Task description: In the material below, repeat only the lines from the one that holds "common name: common brushtail possum" through the final line, exactly as they stand.

........

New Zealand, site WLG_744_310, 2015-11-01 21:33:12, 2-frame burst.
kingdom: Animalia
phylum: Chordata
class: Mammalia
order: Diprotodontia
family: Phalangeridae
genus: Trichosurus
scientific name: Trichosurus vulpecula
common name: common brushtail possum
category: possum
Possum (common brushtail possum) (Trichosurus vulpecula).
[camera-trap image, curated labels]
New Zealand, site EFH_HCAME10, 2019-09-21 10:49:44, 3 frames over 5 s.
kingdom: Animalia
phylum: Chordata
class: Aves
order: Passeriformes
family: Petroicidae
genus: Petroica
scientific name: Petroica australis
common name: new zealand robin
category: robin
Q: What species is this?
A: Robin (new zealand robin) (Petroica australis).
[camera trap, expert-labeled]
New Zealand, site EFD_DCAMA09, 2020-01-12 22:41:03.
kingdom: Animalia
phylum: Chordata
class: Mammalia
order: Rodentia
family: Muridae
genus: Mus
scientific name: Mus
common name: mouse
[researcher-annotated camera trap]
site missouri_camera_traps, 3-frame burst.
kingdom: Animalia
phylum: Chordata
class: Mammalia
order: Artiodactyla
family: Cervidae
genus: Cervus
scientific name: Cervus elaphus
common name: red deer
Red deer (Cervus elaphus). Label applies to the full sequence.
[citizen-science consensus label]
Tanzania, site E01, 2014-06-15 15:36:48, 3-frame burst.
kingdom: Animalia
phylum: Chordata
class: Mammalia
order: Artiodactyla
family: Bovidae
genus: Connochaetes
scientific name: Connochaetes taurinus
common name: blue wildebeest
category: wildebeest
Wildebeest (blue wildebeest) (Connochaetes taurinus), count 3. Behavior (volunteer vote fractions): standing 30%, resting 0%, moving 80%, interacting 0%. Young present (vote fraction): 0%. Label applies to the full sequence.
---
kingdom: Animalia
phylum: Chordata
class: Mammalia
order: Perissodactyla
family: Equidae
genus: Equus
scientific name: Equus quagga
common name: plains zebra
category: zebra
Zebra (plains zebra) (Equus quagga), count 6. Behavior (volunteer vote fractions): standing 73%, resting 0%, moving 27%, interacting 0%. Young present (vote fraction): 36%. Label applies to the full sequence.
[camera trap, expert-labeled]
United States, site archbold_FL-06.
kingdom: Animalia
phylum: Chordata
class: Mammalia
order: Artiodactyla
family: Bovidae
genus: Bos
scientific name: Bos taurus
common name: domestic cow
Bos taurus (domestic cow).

........

Answer to the exercise:
common name: common brushtail possum
category: possum
Possum (common brushtail possum) (Trichosurus vulpecula).
[camera-trap image, curated labels]
New Zealand, site EFH_HCAME10, 2019-09-21 10:49:44, 3 frames over 5 s.
kingdom: Animalia
phylum: Chordata
class: Aves
order: Passeriformes
family: Petroicidae
genus: Petroica
scientific name: Petroica australis
common name: new zealand robin
category: robin
Q: What species is this?
A: Robin (new zealand robin) (Petroica australis).
[camera trap, expert-labeled]
New Zealand, site EFD_DCAMA09, 2020-01-12 22:41:03.
kingdom: Animalia
phylum: Chordata
class: Mammalia
order: Rodentia
family: Muridae
genus: Mus
scientific name: Mus
common name: mouse
[researcher-annotated camera trap]
site missouri_camera_traps, 3-frame burst.
kingdom: Animalia
phylum: Chordata
class: Mammalia
order: Artiodactyla
family: Cervidae
genus: Cervus
scientific name: Cervus elaphus
common name: red deer
Red deer (Cervus elaphus). Label applies to the full sequence.
[citizen-science consensus label]
Tanzania, site E01, 2014-06-15 15:36:48, 3-frame burst.
kingdom: Animalia
phylum: Chordata
class: Mammalia
order: Artiodactyla
family: Bovidae
genus: Connochaetes
scientific name: Connochaetes taurinus
common name: blue wildebeest
category: wildebeest
Wildebeest (blue wildebeest) (Connochaetes taurinus), count 3. Behavior (volunteer vote fractions): standing 30%, resting 0%, moving 80%, interacting 0%. Young present (vote fraction): 0%. Label applies to the full sequence.
---
kingdom: Animalia
phylum: Chordata
class: Mammalia
order: Perissodactyla
family: Equidae
genus: Equus
scientific name: Equus quagga
common name: plains zebra
category: zebra
Zebra (plains zebra) (Equus quagga), count 6. Behavior (volunteer vote fractions): standing 73%, resting 0%, moving 27%, interacting 0%. Young present (vote fraction): 36%. Label applies to the full sequence.
[camera trap, expert-labeled]
United States, site archbold_FL-06.
kingdom: Animalia
phylum: Chordata
class: Mammalia
order: Artiodactyla
family: Bovidae
genus: Bos
scientific name: Bos taurus
common name: domestic cow
Bos taurus (domestic cow).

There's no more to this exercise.